3.都立病院経営委員会報告の問題点と都庁職見解

 (1)基礎的自治体と住民から猛反対を受けた「都立病院改革マスタープラン」への総括が全く行われていない

 まず「都立病院改革マスタープラン」に基づく都立病院統廃合計画は、16あった都立病院を8カ所に廃止・統合・公社化・民営化するというものであった。地域住民や患者さんの大きな反対にもかかわらず母子保健院は廃止され、大久保病院・多摩老人医療センター・荏原病院の3病院は保健医療公社に委託され、豊島病院と老人医療センターの統合・民営化計画は、計画そのものの矛盾と基礎的自治体や住民の反対で完全に破綻した。また、清瀬・八王子・梅ヶ丘の3小児病院統合計画も、地元住民の存続運動の影響もあり、当初の予定通りには進んでいない。 東京都は、これまで進めてきた「都立病院改革マスタープラン」の総括を何らすることなく、「今後の経営形態の検討」を提起すること自体、自治体として無責任であると言わざるを得ない。特に公社化によって、医師や看護師が退職し人材確保に大きなダメージをうけ、患者サービスの低下を余儀なくされている。
 また高知医療センターのPFIが、理事長の汚職やオープン初年度の大巾な赤字で、必ずしも順調に推移していないことや近江八幡病院のPFIの失敗などの問題などには全くふれずに肯定的評価から議論をスタートしていること自体問題である。

(2)「地方独立行政法人化」(非公務員型)への経営形態変更は、自治体病院としての役割を放棄するに等しい

 管理者権限について「人事・給与・服務の面で、公務員の制約にとらわれず事業運営の自立性が高まる」「財政面で機動性、弾力性が向上し経済性が発揮できる」として地方独立行政法人がよいと結論づけている。
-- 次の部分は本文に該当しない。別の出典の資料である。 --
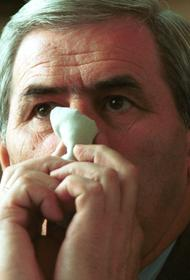 Ученые назвали ранний симптом, который определяет тяжесть течения заболевания коронавирусом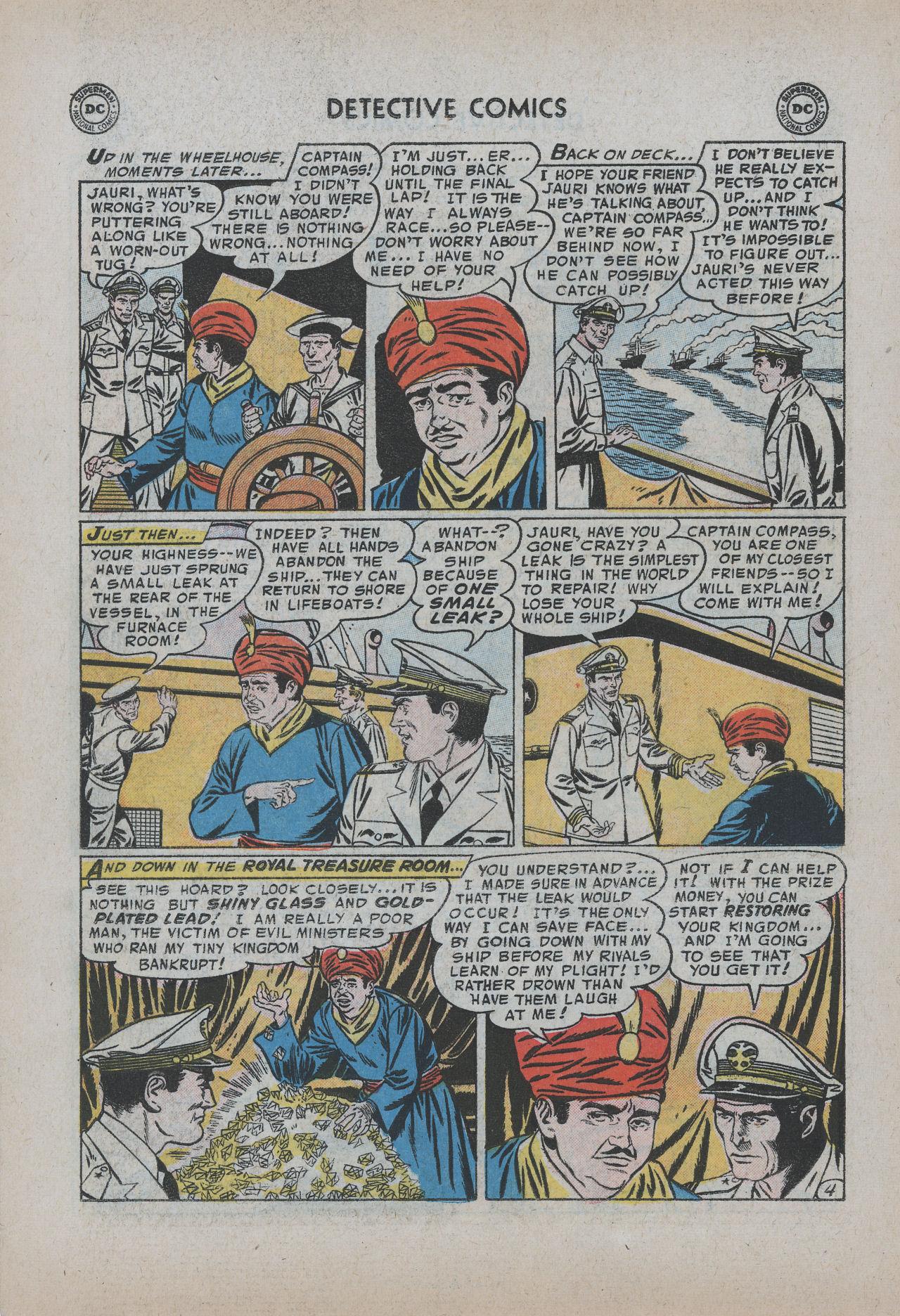 Detective Comics (1937) 223 Page 20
しかし、先に独法化された国立病院の例を見てもわかるように、毎年運営交付金を削減し、効率化追求、独立採算の運営が最優先されることから、不採算部門は切り捨ての対象とならざるを得ず、結果として自治体病院が果たすべき役割を放棄せざるを得なくなる事は明らかである。経営委員会では、医師の確保対策として、給与体系の設定や柔軟な人員配置が組織の判断でできることをメリットとして強調しているが、その裁量は経営者の手腕にかかっているとしており、収益を上げなければ処遇の改善の保障はどこにもない。また、病院は様々な職種が業務を担っており、医師だけ優遇すればよいというものではなく、専門職の人材確保にとっても問題である。医師・看護師不足が深刻になっている現在、自治体として責任を持った医師・看護師をはじめとする専門職の人材育成・確保対策が喫緊の課題と言いながら、経営状態が確保対策と直結する不安定な地方独立行政法人を、選択すること自体誤りである。また、公務員からの身分切り替えを余儀なくされる地方独立行政法人(非公務員型)は、大きな労働条件上の変更を伴うものであり、都庁職として容認することはできない。
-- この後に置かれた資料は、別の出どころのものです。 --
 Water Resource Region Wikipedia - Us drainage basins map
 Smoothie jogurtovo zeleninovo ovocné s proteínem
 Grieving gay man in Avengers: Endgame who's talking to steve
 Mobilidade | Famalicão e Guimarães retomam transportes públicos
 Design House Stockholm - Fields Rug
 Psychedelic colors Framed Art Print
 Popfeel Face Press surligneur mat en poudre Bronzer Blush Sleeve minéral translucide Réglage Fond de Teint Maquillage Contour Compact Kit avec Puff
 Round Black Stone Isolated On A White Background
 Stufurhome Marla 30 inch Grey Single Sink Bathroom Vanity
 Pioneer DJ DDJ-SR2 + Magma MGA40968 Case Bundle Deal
(3)「地方独立行政法人化」(非公務員型)は議会の報告・承認義務なし、住民の監視対象外に。

 今回、長崎県江迎町と宮城県のたった2つの先行事例しかない「地方独立行政法人化」(非公務員型)<注:宮城県立こども病院は一度民営化してから地方独法(非公務員型)化>を選択したのは、国の「構造改革」路線に基づく公務員削減をねらったものに他ならない。石原都政は「行財政改革実行プログラム」のなかで、3年間で4000名の定数削減を打ち出し、今年はその2年目にあたる。「地方独立行政法人化」(非公務員型)は、独法のなかでも最も民営に近く、議会の事業に対する監視・監督が後退するおそれがあり、その結果住民の声は届きにくくなる。また、議会の代わりの評価委員会が中期目標の到達如何によっては、「業務の継続性の必要性がない」と「解散」させることもでき、住民サービスを切り捨てるための濫用も起りかねない。そして、理事長は天下りのポストとなり、国が独立行政法人を整理統合する方針を示しておきながら、地方自治体には独立行政法人を増やす矛盾した方針をとっていること自体、医療に責任を持たない国の姿勢をあらわしている。
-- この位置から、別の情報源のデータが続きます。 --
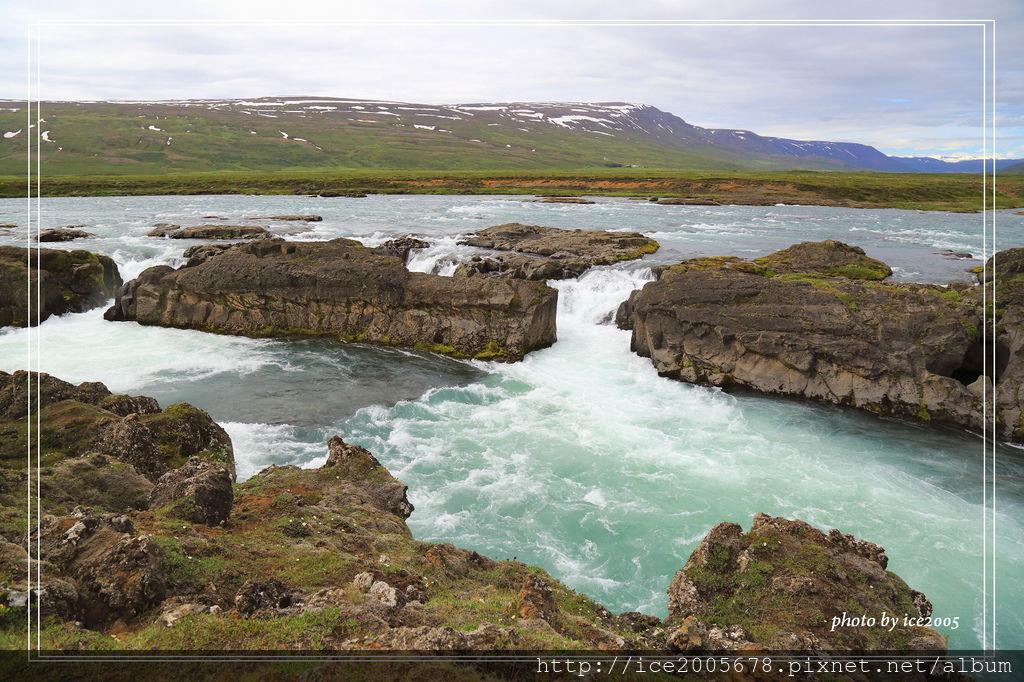2016 UK&Iceland C_0619_0688.jpg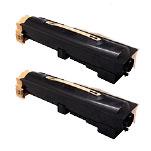 CT202342トナーカートリッジ 汎用品2本セット(ゼロックス)(DocuPrint 5100 d)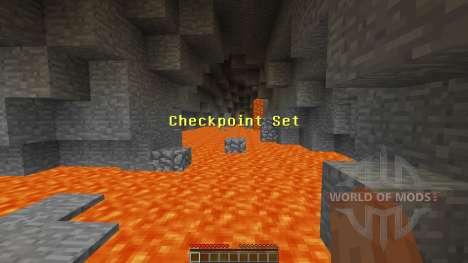 Cave Parkour для Minecraft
4.都庁職は都立病院の解体につながる「地方独立行政法人化」に反対し、都民医療を守るために奮闘する

 現在都側は、2009年度から老人医療センターと老人総合研究所を統合した上で、「地方独立行政法人化」(非公務員型)に移行させ、豊島病院を保健医療公社に移管することを発表している。
 また、すべての都立病院を「地方独立行政法人化」(非公務員型)にしようとしているだけでなく、保健医療公社病院の民営化も検討している。診療報酬制度のマイナス改定で、病院の倒産や閉院が全国各地で起り、病院や病床数の減少が如実になっている。東京でも北区東十条病院(350床)が10月閉院した。さらに、後期高齢者医療制度の導入などを前に、「365日24時間必要な時に安心して病院にかかれる」日本の医療体制が崩壊しつつある。このような情勢のもと、都庁職は自治体病院としての役割をきちんと果たすために、都立病院の変質・解体につながる「地方独立行政法人化」に反対し、関連支部と連携しながら広範な都民の方々との共闘を大切にし、都民医療を守るために奮闘するものである。